Sterbliche Überreste der Franziskaner  (Foto: Martina Schneibergová)
„Es gibt verschiedene historische Quellen zu dieser Geschichte wie beispielsweise Chroniken und Berichte von Augenzeugen. Der Angriff spielte sich gerade in der Faschingszeit ab, wo viele Menschen betrunken waren. Viele Bürger schlossen damals ihre Häuser und trauten sich nicht auf die Straße zu gehen. Zu dieser Zeit kam es zu Überfällen einiger der Prager Klöster. Es handelte sich nicht um Kampf der Protestanten gegen die Katholiken, sondern die Plünderer waren eine Art Lumpenproletariat, sie raubten die Kirchen, Klöster und andere Gebäude aus.“

Wie hat man auf den Angriff auf das Kloster damals reagiert? Gibt es Berichte darüber?

„Ja. Reaktionen kamen sehr bald nach dem Massaker. Der Stadtrat, der Kaiser sowie die böhmischen Stände entschuldigten sich dafür beim Papst sowie beim spanischen König. Denn es handelte sich um einen Angriff auf katholische Institutionen. Vierzehn dieser Rebellen oder Rowdys wurden vom Stadtrat festgenommen, verurteilt und hingerichtet. Dazu gibt es aber nur wenig Informationen.“

Liturgisches Gewand  (Foto: Jana Šustová)
Die Ereignisse von 1611 sind Thema einer Ausstellung, die vor kurzem im Kreuzgang des Klosters eröffnet wurde. Amáta Wenzlová beteiligte sich an der Zusammenstellung der Ausstellung:

„Wir haben uns bemüht, die Ausstellung mehrdimensional zu gestalten. Sie präsentiert Informationen und enthält zudem ein empathisches Element.

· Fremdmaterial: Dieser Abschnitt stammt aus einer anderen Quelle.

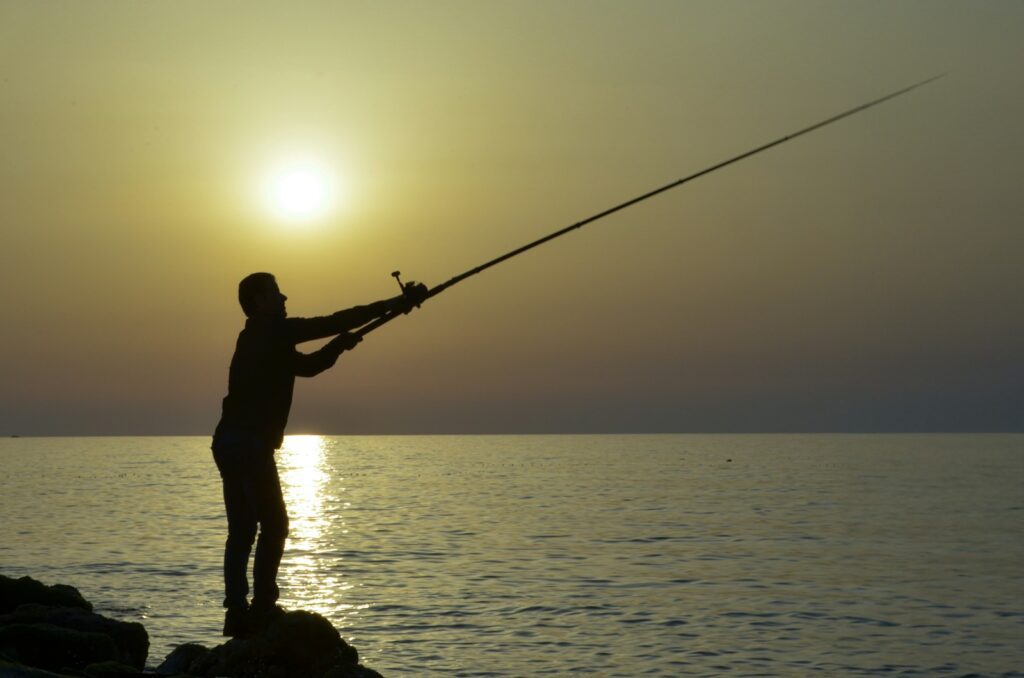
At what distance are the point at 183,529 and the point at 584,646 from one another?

Die Besucher können sich in die damalige Situation im Kloster einfühlen und sich vorstellen, was die einzelnen Franziskaner damals erlebt haben. Und schließlich präsentieren wir hier historische Gegenstände, die die Geschichte illustrieren. Zu sehen ist beispielsweise ein Faksimile des Majestätsbriefs von Rudolf II., das aus dem Nationalarchiv ausgeliehen wurde. Wir stellen hier auch das liturgische Gewand aus, das der hiesige Priester Juan Martinez anhatte, als er ermordet wurde. Zu den Exponaten gehört zudem eine Truhe, in der die sterblichen Überreste der ermordeten Franziskaner bestattet wurden. Im Juli dieses Jahres wurde sie geöffnet, die sterblichen Überreste wurden von den Anthropologen untersucht. Die Truhe wurde gereinigt und restauriert und kann besichtigt werden.“

Foto: Jana Šustová
Die Ausstellung ist noch bis zum 25. November im Franziskanerkloster zu sehen. In den kommenden Tagen stehen weitere Veranstaltungen bei Maria Schnee auf dem Programm –Führungen, Konzerte und eine Performance, die im Zeichen der vierzehn Prager Märtyrer stehen.